Die Genehmigung eines Teiches mit Folie erfolgt im Landkreis Stade grundsätzlich nach dem gleichen Antragsverfahren wie bei Teichen ohne Folie. Ökologische Ausgleichsmaßnahmen für einen in einer Obstanlage errichteten Teich mit Folie sind ebenfalls nicht notwendig, da hier die Schaffung eines ständig wasserführenden Refugials nach naturschutzfachlicher Bewertung des Naturschutzamtes des Landkreis Stades den Eingriff ausgleicht. Ein Ausgleich von anderweitigen, gleichartigen, ausgleichspflichtigen Maßnahmen (wie zum Beispiel die Verfüllung von Grabenstrukturen) ist aber an Folienteichen nicht möglich.

Genehmigungsverfahren
Die Erarbeitung eines rechtssicheren Genehmigungsverfahrens für Beregnungsteiche zur Frostschutz- und anfeuchtenden Beregnung war für die Obstbaubetriebe an der Niederelbe von zentraler Bedeutung. Dieser Prozess, bei dem Vertreter des Berufsstandes, der fachpolitischen Arbeit und der ESTEBURG neben den Ämtern des Landkreises beteiligt waren, mündete in dem sogenannten „Stader Verfahren“. Nach diesem standardisierten Verfahren können im Landkreis Stade gelegene Obstbaubetriebe ihre Baumaßnahmen genehmigen lassen. Aber auch an der Niederelbe ist es leider so, dass bereits die Genehmigungsverfahren in umliegenden Landkreisen unterschiedlich ablaufen.

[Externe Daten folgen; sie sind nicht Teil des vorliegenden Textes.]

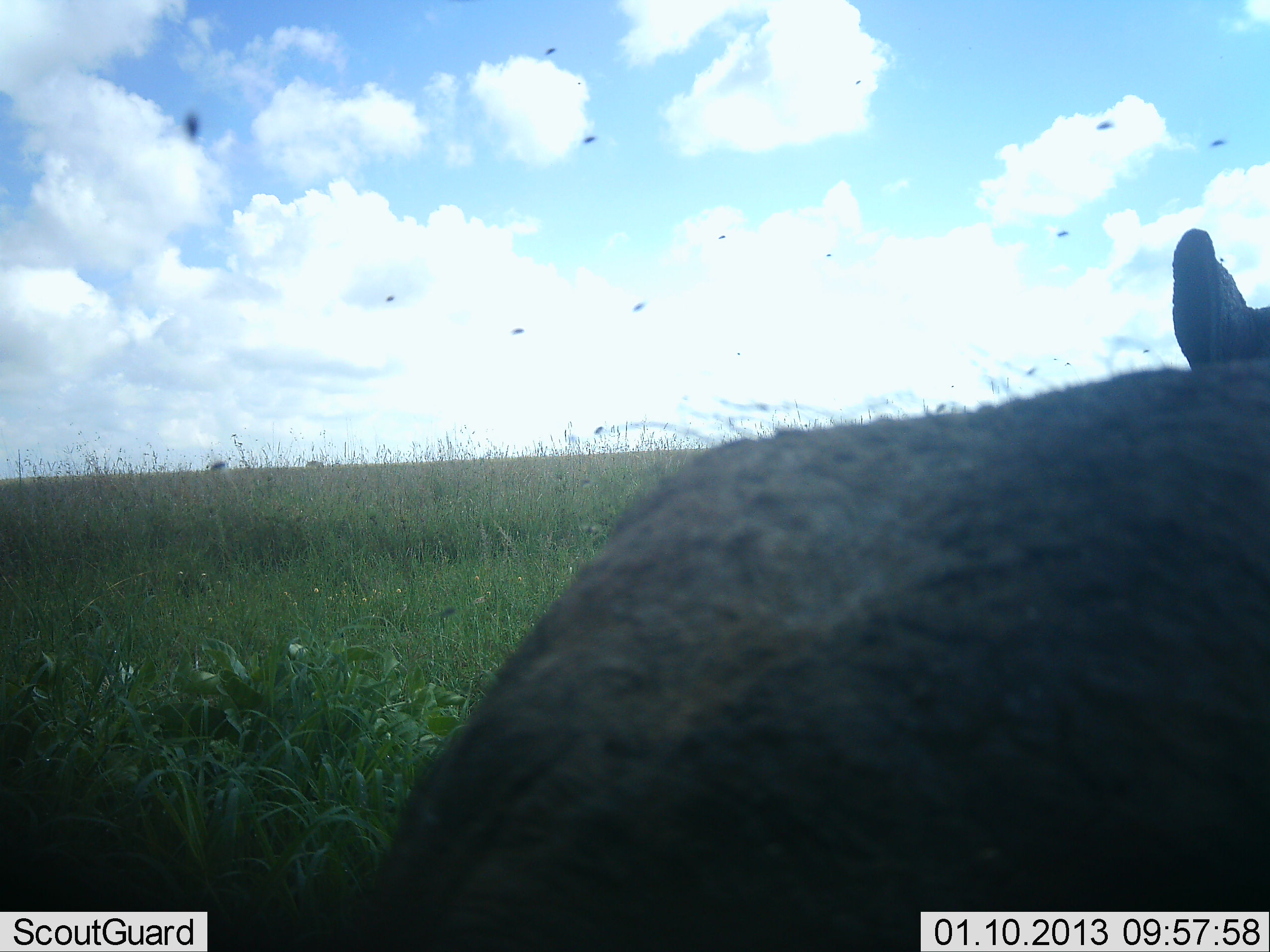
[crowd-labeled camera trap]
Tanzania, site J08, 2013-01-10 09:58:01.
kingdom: Animalia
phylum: Chordata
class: Mammalia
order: Artiodactyla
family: Suidae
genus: Phacochoerus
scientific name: Phacochoerus africanus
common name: warthog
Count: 1.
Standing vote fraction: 11%.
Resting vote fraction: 78%.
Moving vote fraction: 0%.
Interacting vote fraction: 0%.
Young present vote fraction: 0%.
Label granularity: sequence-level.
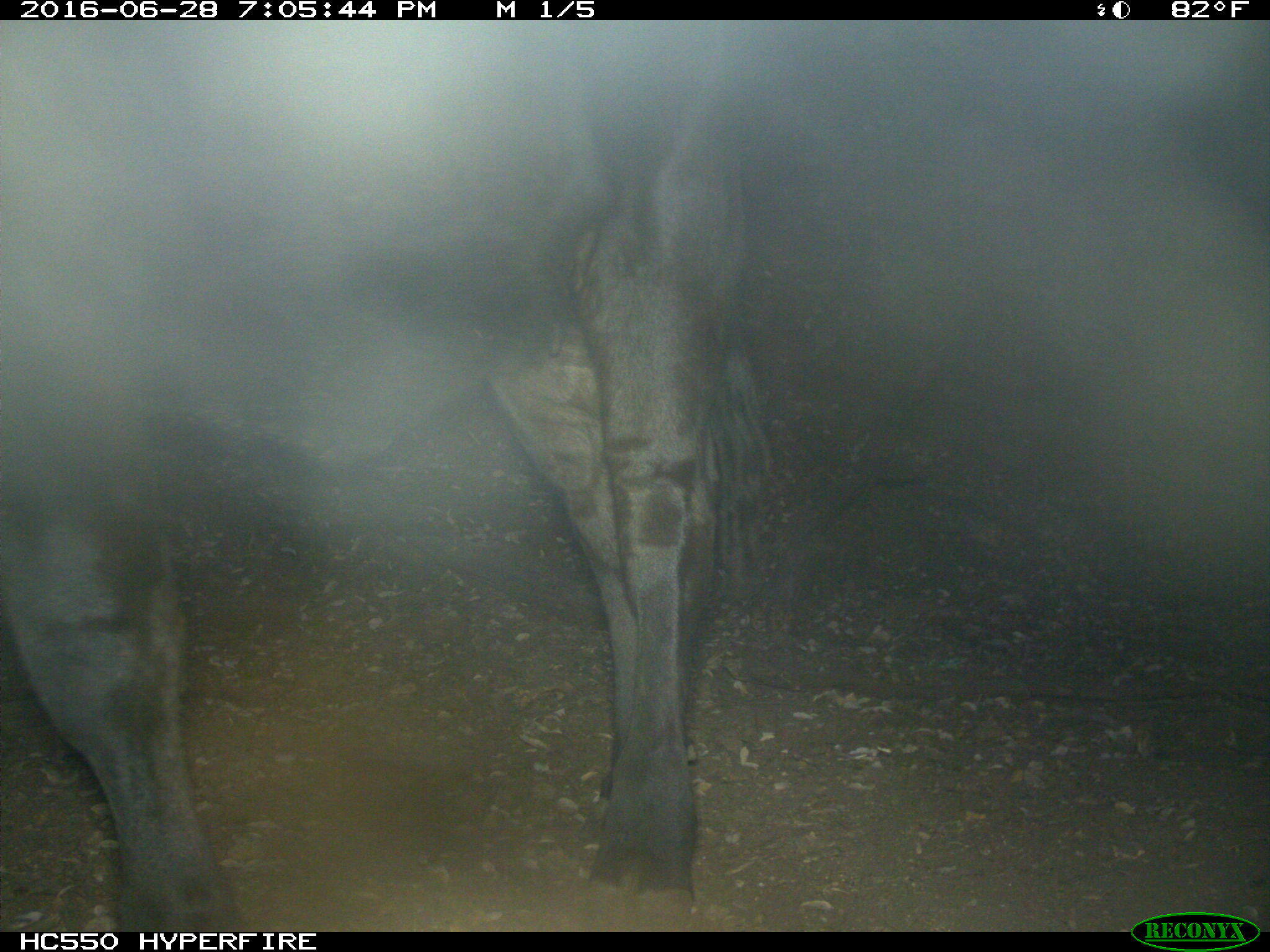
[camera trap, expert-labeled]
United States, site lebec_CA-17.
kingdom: Animalia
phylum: Chordata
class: Mammalia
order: Artiodactyla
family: Bovidae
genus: Bos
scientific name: Bos taurus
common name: domestic cow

Basis des „Stader Verfahrens“ ist die Erstellung eines Bauantrages nach der Niedersächsischen Bauordnung (NBauO). Der Obstbauversuchsring des Alten Landes e.V. darf in diesem Fall als Entwurfsverfasser auftreten. Beteiligte Behörden im Verfahren sind Bauamt, Naturschutzamt und Umweltamt, Stellungnahmen werden von Seiten der Gemeinde, des zuständigen Wasser- und Bodenverbandes, der Landwirtschaftskammer und des Obstbauversuchsringes des Alten Landes e.V. benötigt.

Baupraxis
Beim Bau der Teiche muss zwischen solchen ohne Folie und solchen mit Folieneinlage unterschieden werden. Wird ein Teich ohne Folie auf Marschstandorten errichtet, so ergibt sich die Bautiefe in der Regel aus der Mächtigkeit der nur schwer wasserdurchlässigen Schicht an Marschauflage und dem Grundwasserstand. Entscheidend ist, dass eine Verbindung zu Grundwasserleitern vermieden wird. Dies wird von Seiten des Landkreises kontrolliert, indem vor dem ersten Befüllen des Teiches ein Nachweis erbracht wird, dass die Teichsohle trocken ist, und an keiner Stelle Wasser eindringt. An der Niederelbe werden diese Erdarbeiten in der Regel von ortsansässigen Unternehmen durchgeführt. Das hat den Vorteil, dass diese die speziellen und lokal wechselhaften Bodenverhältnisse kennen und für die optimale Gestaltung des Teiches berücksichtigen können.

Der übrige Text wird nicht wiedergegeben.